While the three fractals shown in Fig. 1a were used for the current neuronal recordings, the same two monkeys had been trained with five different fractals for five juice volumes16. The monkeys showed consistent bidding across these different stimulus sets, which suggests that the use of the three specific fractals in the present experiment should not have affected the neuronal results.
Behavioral analysis
BDM bids reflect subjective value and change from trial to trial. This can be demonstrated formally for expected-utility maximizers38 and has been supported empirically in rhesus monkeys in previous work from our laboratory16. Here we sought to further test whether changes in bidding resulted from changes in value or from other value-irrelevant task features. To test which elements of the task contributed most to bid variance, we first used a cross-validated lasso regression (lasso function, Matlab, Mathworks) to identify variables that contributed to bid variability. Lambda (tuning parameter) was selected by taking the value corresponding to one standard error above the mean squared error based on 2000-fold cross-validation (Supplementary Fig. 2d). We used the following 29 regressors in the lasso model: 1) reward value, 2) starting bid, 3) previous total liquid, 4) day of week, 5) session number, 6) previous trial failure, 7) previous trial result, 8) previous result from trial with same reward magnitude, 9) trial number, 10) competing bid t-1, 11) competing bid t-2, 12) competing bid t-3, 13) competing bid t-5, 14) competing bid t-7, 15) competing bid for the same reward magnitude t-1, 16) competing bid same reward magnitude t-2, 17) competing bid same reward magnitude t-3, 18) competing bid same reward magnitude t-4, 19) competing bid same reward magnitude t-5, 20) competing bid same reward magnitude t-6, 21) competing bid same reward magnitude t-7, 22) competing bid same reward magnitude t-8, 23) competing bid same reward magnitude t-9, 24) competing bid same reward magnitude t-10, 25) average of competing bid same reward magnitude t-2 to t-1, 26)) average of competing bid same reward magnitude t-3 to t-1, 27) average of competing bid same reward magnitude t-4 to t-1, 28) average of competing bid same reward magnitude t-5 to t-1, 29) average of competing bid same reward magnitude t-6 to t-1, 30) win streak for same reward value, 31) lose streak for same reward value.
Variables remaining in the correspondent model were then used in a mixed-effects model to identify which had the largest impact on bidding behavior (Fig. 1e).
Because reward magnitude is highly intercorrelated with the subjective value and therefore with the bid, we sought to determine what other factors, besides reward, most prominently predicted changes in bids. For this, we used a reduced mixed-effects model with reward magnitude included as a random effect (Supplementary Fig. 2e).
We also sought to determine the influence of consecutive wins or losses on the current bid independent of reward magnitude. Because consecutive wins/losses were intercorrelated with the previous result (win/lose for t-1), we performed a separate analysis including the previous result as a random effect.

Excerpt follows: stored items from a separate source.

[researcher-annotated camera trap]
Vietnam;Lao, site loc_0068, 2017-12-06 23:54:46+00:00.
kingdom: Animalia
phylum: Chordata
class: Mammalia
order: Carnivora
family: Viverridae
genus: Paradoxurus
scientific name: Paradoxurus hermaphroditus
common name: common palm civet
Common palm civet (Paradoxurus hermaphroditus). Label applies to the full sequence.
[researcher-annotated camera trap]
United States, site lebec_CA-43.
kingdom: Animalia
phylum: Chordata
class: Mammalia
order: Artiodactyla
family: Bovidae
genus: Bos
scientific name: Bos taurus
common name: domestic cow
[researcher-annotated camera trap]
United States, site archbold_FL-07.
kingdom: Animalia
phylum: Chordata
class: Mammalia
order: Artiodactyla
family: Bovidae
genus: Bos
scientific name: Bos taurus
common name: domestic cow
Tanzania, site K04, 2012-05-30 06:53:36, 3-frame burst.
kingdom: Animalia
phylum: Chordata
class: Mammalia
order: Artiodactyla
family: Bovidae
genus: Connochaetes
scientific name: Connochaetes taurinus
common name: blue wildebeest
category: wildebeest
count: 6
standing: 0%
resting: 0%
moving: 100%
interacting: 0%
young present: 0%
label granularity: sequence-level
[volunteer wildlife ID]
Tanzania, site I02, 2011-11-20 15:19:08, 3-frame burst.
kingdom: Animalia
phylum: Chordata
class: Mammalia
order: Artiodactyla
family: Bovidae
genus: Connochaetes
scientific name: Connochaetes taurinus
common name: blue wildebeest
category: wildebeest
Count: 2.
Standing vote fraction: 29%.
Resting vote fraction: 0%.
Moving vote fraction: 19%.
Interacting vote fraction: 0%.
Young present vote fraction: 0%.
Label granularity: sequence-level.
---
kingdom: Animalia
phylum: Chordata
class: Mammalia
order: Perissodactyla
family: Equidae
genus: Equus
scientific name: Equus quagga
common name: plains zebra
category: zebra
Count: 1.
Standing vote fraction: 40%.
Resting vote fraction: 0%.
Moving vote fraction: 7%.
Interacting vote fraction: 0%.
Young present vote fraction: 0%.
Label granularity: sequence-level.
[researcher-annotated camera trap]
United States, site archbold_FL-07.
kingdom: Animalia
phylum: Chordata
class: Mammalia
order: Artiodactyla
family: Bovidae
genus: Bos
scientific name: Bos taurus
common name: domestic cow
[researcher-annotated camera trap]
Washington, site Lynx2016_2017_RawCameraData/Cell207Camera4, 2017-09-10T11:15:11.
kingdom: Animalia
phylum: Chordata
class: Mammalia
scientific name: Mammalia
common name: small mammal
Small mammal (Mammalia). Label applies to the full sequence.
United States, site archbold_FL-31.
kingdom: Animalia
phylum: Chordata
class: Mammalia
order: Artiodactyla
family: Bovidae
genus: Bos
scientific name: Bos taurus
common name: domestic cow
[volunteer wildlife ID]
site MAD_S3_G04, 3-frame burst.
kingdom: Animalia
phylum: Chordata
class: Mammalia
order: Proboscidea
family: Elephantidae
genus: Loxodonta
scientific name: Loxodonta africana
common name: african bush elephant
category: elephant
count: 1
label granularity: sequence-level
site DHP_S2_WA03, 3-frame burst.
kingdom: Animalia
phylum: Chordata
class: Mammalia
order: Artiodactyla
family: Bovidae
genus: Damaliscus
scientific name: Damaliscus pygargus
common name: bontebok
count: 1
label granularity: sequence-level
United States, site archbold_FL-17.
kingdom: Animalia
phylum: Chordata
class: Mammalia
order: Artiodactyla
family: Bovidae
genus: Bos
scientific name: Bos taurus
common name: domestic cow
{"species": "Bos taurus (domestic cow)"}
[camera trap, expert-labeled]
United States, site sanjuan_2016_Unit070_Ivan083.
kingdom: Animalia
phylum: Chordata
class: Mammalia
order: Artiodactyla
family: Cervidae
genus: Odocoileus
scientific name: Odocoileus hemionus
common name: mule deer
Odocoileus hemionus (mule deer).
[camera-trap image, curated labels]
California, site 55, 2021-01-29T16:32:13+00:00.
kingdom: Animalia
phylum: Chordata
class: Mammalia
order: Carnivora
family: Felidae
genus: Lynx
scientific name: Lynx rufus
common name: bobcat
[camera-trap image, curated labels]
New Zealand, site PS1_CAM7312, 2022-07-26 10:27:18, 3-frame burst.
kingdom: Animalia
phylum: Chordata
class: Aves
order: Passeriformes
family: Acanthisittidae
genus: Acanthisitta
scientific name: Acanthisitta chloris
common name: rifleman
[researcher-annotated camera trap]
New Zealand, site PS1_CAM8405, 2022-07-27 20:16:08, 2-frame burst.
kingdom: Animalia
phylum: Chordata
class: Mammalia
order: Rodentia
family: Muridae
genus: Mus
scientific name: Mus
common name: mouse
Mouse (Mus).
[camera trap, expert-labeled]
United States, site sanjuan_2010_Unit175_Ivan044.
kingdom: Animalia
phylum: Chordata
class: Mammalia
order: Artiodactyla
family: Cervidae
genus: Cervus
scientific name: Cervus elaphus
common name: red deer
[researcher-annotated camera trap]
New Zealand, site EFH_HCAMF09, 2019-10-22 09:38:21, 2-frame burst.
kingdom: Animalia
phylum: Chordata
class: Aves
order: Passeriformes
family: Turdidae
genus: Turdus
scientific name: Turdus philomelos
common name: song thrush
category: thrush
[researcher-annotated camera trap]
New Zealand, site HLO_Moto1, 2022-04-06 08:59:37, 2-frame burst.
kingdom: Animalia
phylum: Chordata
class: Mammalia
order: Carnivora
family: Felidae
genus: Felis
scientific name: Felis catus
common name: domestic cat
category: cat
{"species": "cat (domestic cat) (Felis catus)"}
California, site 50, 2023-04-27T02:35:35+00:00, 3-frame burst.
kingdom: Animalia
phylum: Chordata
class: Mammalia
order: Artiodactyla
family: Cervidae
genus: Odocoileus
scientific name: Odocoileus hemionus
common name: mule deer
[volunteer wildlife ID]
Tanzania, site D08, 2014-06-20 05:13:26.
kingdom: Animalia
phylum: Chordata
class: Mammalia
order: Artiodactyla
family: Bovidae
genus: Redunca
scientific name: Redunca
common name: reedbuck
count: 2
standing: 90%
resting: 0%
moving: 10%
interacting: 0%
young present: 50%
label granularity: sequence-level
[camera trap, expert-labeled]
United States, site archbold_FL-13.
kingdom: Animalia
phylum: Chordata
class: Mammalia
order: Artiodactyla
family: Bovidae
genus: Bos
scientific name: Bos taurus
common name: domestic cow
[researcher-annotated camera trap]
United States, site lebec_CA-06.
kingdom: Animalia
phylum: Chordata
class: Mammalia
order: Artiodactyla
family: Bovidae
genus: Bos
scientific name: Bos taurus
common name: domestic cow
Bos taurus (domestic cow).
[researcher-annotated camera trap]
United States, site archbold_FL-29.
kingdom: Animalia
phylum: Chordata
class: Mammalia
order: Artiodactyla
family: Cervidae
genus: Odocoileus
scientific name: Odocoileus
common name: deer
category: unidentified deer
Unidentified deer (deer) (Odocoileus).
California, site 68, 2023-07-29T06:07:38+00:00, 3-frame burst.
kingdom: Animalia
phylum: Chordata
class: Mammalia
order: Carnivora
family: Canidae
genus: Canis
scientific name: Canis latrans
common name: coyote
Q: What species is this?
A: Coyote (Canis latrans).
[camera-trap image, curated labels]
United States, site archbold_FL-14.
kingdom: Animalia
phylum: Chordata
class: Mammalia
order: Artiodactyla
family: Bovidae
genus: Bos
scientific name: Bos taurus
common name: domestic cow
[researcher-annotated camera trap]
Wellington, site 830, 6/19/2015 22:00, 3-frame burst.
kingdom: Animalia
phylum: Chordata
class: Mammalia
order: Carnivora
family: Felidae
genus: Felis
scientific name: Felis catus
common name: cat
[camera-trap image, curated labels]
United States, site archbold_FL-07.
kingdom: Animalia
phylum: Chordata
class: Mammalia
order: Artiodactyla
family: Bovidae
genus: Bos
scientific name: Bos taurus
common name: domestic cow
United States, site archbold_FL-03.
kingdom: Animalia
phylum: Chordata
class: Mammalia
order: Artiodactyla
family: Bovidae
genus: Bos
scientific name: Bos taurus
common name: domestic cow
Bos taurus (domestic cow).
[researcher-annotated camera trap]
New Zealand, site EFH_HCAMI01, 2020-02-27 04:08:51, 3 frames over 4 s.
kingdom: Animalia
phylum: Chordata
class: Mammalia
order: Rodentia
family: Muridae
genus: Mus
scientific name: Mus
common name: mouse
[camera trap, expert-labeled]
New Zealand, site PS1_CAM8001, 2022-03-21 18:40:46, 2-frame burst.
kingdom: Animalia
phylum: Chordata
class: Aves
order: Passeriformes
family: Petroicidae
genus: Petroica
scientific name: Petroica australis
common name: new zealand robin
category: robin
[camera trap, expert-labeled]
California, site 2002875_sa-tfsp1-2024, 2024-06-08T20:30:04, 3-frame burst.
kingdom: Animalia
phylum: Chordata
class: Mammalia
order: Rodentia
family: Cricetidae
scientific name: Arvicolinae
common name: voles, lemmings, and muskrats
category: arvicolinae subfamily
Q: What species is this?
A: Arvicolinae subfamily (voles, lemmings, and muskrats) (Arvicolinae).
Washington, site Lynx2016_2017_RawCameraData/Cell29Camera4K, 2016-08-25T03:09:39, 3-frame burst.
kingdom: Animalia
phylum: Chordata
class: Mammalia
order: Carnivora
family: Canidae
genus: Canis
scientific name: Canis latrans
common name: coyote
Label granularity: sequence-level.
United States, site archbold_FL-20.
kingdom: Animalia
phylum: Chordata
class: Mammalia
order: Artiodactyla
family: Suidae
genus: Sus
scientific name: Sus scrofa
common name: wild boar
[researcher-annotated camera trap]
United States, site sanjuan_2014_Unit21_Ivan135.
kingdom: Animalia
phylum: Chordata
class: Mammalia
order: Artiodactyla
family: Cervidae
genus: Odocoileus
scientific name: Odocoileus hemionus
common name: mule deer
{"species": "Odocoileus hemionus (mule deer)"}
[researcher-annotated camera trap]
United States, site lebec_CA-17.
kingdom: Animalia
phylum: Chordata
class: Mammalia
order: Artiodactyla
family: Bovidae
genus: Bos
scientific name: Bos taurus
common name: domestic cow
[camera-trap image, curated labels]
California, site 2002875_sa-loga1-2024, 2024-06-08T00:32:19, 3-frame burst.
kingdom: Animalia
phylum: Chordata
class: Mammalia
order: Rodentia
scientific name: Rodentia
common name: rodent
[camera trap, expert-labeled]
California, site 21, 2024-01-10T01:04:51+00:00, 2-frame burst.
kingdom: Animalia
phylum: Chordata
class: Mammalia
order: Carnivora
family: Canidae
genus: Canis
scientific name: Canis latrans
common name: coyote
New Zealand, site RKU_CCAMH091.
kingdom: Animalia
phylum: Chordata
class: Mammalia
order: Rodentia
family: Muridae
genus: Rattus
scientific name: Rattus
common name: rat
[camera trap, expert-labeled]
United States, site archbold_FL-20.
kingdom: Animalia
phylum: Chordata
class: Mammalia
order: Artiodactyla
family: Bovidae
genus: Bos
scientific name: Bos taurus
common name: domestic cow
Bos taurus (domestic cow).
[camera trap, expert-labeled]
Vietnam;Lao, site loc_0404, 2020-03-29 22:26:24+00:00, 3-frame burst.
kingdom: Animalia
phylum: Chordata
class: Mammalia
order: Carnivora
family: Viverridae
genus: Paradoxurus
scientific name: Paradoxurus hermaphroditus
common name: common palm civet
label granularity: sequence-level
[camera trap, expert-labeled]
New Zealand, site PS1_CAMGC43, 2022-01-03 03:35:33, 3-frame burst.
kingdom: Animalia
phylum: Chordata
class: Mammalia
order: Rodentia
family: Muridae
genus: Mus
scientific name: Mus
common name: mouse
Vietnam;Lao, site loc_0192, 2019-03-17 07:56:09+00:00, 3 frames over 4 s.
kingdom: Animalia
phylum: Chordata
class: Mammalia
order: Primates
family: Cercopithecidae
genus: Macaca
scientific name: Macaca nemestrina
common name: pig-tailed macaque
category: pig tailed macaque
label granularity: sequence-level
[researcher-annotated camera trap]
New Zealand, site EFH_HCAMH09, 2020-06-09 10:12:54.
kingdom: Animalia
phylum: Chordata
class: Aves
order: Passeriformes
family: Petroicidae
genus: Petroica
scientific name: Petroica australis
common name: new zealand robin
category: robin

If changes of individual bids reflect changes in subjective value across trial, then these changes should be apparent in bids across all three reward magnitudes. We tested this by measuring bid coherence within and between sessions. For within-session coherence, bids were interpolated for each reward magnitude to create three equally populated vectors of bids to retain trial-by-trial temporal fidelity. Each vector was then correlated with the others in three separate tests comparing low reward magnitudes to mid magnitudes (L:M), mid magnitudes to high magnitudes (M:H), and low magnitudes to high magnitudes (Supplementary Fig. 2b). The resulting rho values provide a relative estimate of coherence with values above zero indicating positive coherence. Note that because values were interpolated for trials where a given reward magnitude was not represented, this analysis can only provide a lower bound for the estimated coherence.
Electrophysiological recording and analysis
Electrophysiological signals were recorded using electrodes made in house or ordered from Alpha-omega (125 µm diameter, 60-degree bevel). Electrodes were loaded into a sterile 23-gauge stainless steel cannula which was used to pierce the meninges and stabilized the electrode’s path through the brain. Electrodes were lowered into the midbrain using an electrode micromanipulator from Nan instruments (model: CMS) or Narishige (model: MO-97). Recordings were amplified and band-pass filtered from 100 to 5000 Hz (custom hardware and Bak Electronics). Recordings were digitized using a National Instruments data acquisition card and visualized with custom Matlab (Mathworks) software. Neuronal impulses were sorted offline using Spike2 version 7.8 (Cambridge Electronic Design).
Ventral midbrain localization
Coordinates for the recording sites in the ventral midbrain were determined using sagittal radiograph images of the head in a stereotaxic frame and electrophysiological signatures of surrounding cell groups. Specifically, animals were placed in a stereotaxic frame and a cannula was inserted in the center-most position of x-y plane of the recording chamber. Bone features (interaural origin and the clinoid process of the sphenoid bone) were used to determine the approximate anteroposterior and dorsoventral positions of familiar nuclei. Using these positions as anchors, stereotypical electrophysiological responses from the red nucleus and ventral posteromedial nucleus of the thalamus guided the localization of the recording sites of dopamine neurons in the ventral midbrain.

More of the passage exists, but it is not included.